===== DATA

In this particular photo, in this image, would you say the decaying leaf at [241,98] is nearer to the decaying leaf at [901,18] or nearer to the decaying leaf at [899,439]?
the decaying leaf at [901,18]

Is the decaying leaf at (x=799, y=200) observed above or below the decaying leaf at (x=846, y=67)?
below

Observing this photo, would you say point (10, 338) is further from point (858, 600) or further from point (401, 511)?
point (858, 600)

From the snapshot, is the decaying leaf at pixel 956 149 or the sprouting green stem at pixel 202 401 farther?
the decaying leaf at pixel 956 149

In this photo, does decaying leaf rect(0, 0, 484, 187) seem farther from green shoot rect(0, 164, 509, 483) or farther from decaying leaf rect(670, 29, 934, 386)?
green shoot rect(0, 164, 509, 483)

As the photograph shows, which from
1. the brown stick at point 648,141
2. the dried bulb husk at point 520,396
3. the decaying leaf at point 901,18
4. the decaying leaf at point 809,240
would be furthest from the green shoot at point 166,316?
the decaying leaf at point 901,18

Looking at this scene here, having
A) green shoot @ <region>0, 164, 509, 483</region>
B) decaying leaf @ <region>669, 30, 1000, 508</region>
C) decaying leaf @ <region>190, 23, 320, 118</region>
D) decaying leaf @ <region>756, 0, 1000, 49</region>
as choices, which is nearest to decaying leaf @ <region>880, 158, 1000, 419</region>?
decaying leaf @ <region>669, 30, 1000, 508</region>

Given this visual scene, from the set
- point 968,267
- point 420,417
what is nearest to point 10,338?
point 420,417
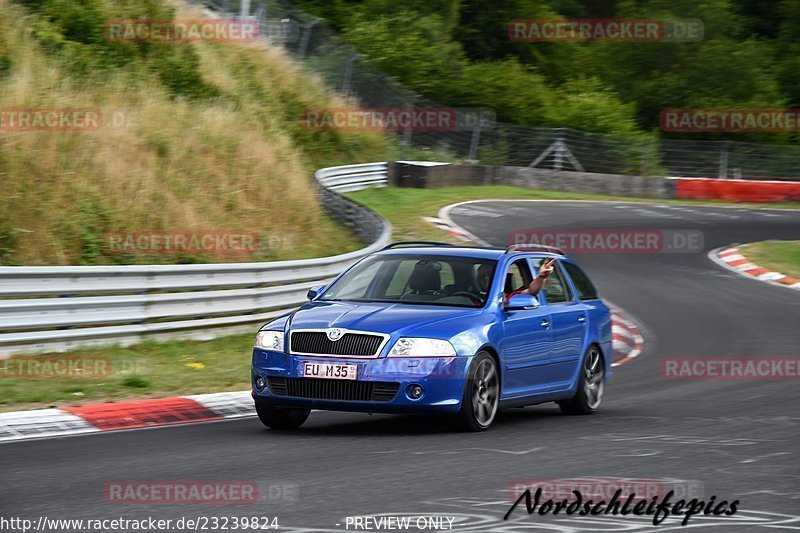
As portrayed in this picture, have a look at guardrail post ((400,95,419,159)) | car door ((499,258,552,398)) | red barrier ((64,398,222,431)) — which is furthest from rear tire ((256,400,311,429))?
guardrail post ((400,95,419,159))

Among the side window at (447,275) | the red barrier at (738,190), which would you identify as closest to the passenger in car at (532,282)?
the side window at (447,275)

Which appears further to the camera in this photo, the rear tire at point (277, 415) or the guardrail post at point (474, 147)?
the guardrail post at point (474, 147)

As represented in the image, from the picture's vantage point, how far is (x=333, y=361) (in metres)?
9.35

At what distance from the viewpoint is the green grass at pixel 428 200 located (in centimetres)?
2803

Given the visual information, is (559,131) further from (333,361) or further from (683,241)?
(333,361)

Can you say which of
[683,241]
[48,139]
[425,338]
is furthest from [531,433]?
[683,241]

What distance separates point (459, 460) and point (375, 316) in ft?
5.97

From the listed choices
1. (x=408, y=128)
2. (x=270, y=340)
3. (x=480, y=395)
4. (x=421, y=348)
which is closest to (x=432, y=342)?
(x=421, y=348)

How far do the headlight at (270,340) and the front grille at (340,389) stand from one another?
0.98 feet

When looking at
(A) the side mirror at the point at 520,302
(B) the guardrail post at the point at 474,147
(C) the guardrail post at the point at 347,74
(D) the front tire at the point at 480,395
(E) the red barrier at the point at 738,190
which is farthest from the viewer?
(B) the guardrail post at the point at 474,147

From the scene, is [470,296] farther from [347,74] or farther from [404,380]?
[347,74]

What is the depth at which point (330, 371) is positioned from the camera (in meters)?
9.34

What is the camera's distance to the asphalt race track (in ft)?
20.9

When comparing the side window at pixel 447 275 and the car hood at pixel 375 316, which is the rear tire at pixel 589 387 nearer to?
the side window at pixel 447 275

==========

Give back the entries verbatim. Do not include any picture.

__EXERCISE ANSWER__
In this particular photo, in this image, would you say the decaying leaf at [241,98] is nearer to the decaying leaf at [901,18] or nearer to the decaying leaf at [899,439]?
the decaying leaf at [901,18]

Is the decaying leaf at (x=799, y=200) observed above or below the decaying leaf at (x=846, y=67)?
below

Observing this photo, would you say point (10, 338) is further from point (858, 600) or further from point (401, 511)?
point (858, 600)

From the snapshot, is the decaying leaf at pixel 956 149 or the sprouting green stem at pixel 202 401 farther?
the decaying leaf at pixel 956 149

In this photo, does decaying leaf rect(0, 0, 484, 187) seem farther from green shoot rect(0, 164, 509, 483) or farther from decaying leaf rect(670, 29, 934, 386)?
green shoot rect(0, 164, 509, 483)

As the photograph shows, which from
1. the brown stick at point 648,141
2. the dried bulb husk at point 520,396
3. the decaying leaf at point 901,18
4. the decaying leaf at point 809,240
would be furthest from the green shoot at point 166,316?
the decaying leaf at point 901,18

Looking at this scene here, having
A) green shoot @ <region>0, 164, 509, 483</region>
B) decaying leaf @ <region>669, 30, 1000, 508</region>
C) decaying leaf @ <region>190, 23, 320, 118</region>
D) decaying leaf @ <region>756, 0, 1000, 49</region>
as choices, which is nearest to decaying leaf @ <region>880, 158, 1000, 419</region>?
decaying leaf @ <region>669, 30, 1000, 508</region>

Given this visual scene, from the set
- point 968,267
- point 420,417
what is nearest to point 10,338?
point 420,417
As portrayed in this picture, have a look at guardrail post ((400,95,419,159)) | car door ((499,258,552,398)) | red barrier ((64,398,222,431)) — which is furthest from rear tire ((256,400,311,429))?
guardrail post ((400,95,419,159))

Among the side window at (447,275) | the red barrier at (738,190), which would you identify as closest to the passenger in car at (532,282)?
the side window at (447,275)

Which appears further to the camera in this photo, the rear tire at point (277, 415) or the guardrail post at point (474, 147)?
the guardrail post at point (474, 147)

As represented in the image, from the picture's vantage point, how far is (x=333, y=361) (in metres)?
9.35

At what distance from the viewpoint is the green grass at pixel 428 200 located (in centimetres)?
2803

Given the visual information, is (559,131) further from (333,361) or further from (683,241)?
(333,361)

Can you say which of
[683,241]
[48,139]
[425,338]
is furthest from [531,433]?
[683,241]

What distance separates point (459, 460) and point (375, 316) in ft?
5.97

From the listed choices
1. (x=408, y=128)
2. (x=270, y=340)
3. (x=480, y=395)
4. (x=421, y=348)
which is closest to (x=432, y=342)?
(x=421, y=348)

How far do the headlight at (270,340) and the front grille at (340,389) stand from one another?
0.98 feet

When looking at
(A) the side mirror at the point at 520,302
(B) the guardrail post at the point at 474,147
(C) the guardrail post at the point at 347,74
(D) the front tire at the point at 480,395
(E) the red barrier at the point at 738,190
which is farthest from the viewer?
(B) the guardrail post at the point at 474,147

From the scene, is [470,296] farther from [347,74] or farther from [404,380]?
[347,74]

What is the depth at which point (330, 371) is positioned from the camera (in meters)?
9.34

What is the camera's distance to the asphalt race track (in ft)?
20.9

When comparing the side window at pixel 447 275 and the car hood at pixel 375 316, which is the rear tire at pixel 589 387 nearer to?
the side window at pixel 447 275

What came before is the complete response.